Se secó las lágrimas de la cara, furiosa. Se descolgó el rifle del hombro, que tan inútil había resultado, y lo tiró. Apretando los dientes, se puso a desabrochar la hebilla de la canana de Gardiner Kincaid.
– Chérie -dijo Du Gard, y se inclinó para tranquilizarla y consolarla, pero Sarah no quería consuelo. Si el dolor se aplacaba, no podría hacer lo que consideraba su obligación…
Apartó la mano de Du Gard con energía y, en un abrir y cerrar de ojos, sacó de debajo del cuerpo sin vida de Gardiner el cinto Sam Browne, del que colgaban el puñal Bowie y la funda con el Colt Frontier. Luego se levantó y se ciñó la canana, desenfundó el revólver y comprobó que estaba cargado.
– Qu'est-ce que tufáis ? -preguntó Du Gard perplejo.
– ¿Tú qué crees? -Con los ojos enrojecidos por las lágrimas, le lanzó una mirada sombría antes de volver a cerrar el tambor y guardar el arma en la funda-. Voy a vengar a mi padre, tal como he jurado.
– Un antiguo proverbio dice que aquel que busque venganza deberá cavar dos tumbas -le hizo reflexionar el adivino.
– No me des consejos, Du Gard -le advirtió Sarah en un susurro-. Hoy no…
Sarah era consciente de que estaba cruzando las puertas del Museion , aquel lugar legendario que se había dado por perdido durante siglos y que ahora, de manera misteriosa, volvía a surgir desde el crepúsculo de los tiempos. Pero le daba igual.

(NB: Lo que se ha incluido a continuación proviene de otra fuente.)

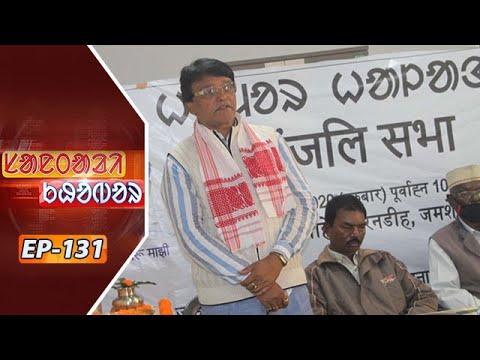 Santali Khabar || Episode 131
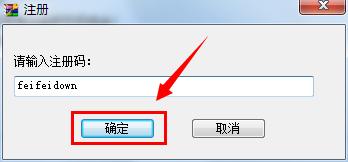 怎么破解WinRAR密码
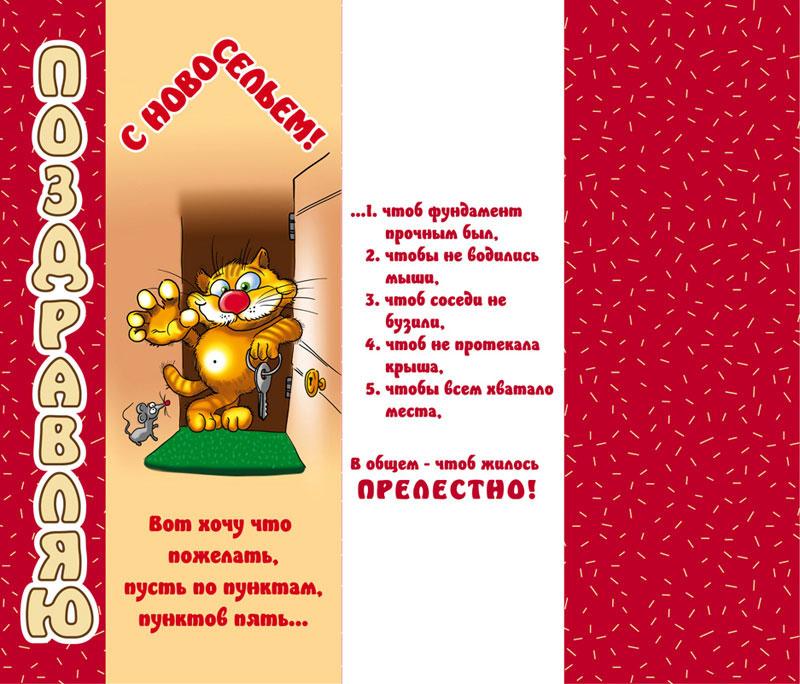 http://forum.sibmama.ru/usrpx/48858/48858_800x684_b030f691e50cd93d2a4f7ce550.jpg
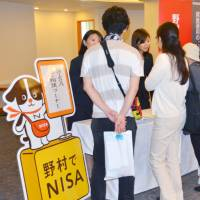 Younger Japanese staying away from stocks despite NISA tax lure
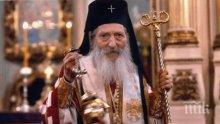 БПЦ: Вечна и блажена да бъде паметта на сръбския патриарх Ириней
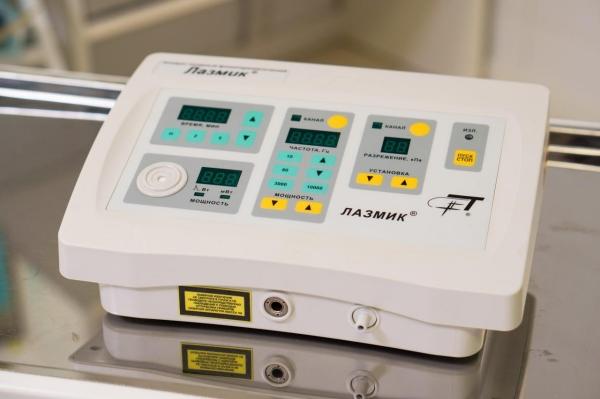 Аппарат лазерный терапевтический «Lasmik»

No le importaba que aquel fuera el recinto donde había nacido la idea de una biblioteca universal y donde habían trabajado sabios como Euclides, Eratóstenes y Arquímedes. Al cruzar la entrada soportada por columnas, la dominaban solo dos sentimientos: la pena por su padre, al que no se le había concedido la posibilidad de ver con sus propios ojos el objeto de tantos esfuerzos, y el odio hacia su asesino.
Evidentemente, no sabía con certeza quién había cometido el crimen, pero sospechaba de alguien: del encapuchado misterioso y cruel con el que ya se había topado en varias ocasiones. Su padre lo había llamado «Caronte», y realmente parecía el barquero de los muertos. Sus habilidades habían fallado con ella y con Du Gard, pero había logrado concluir su obra asesina con Recassin, y seguramente también con su padre, y pagaría por ello.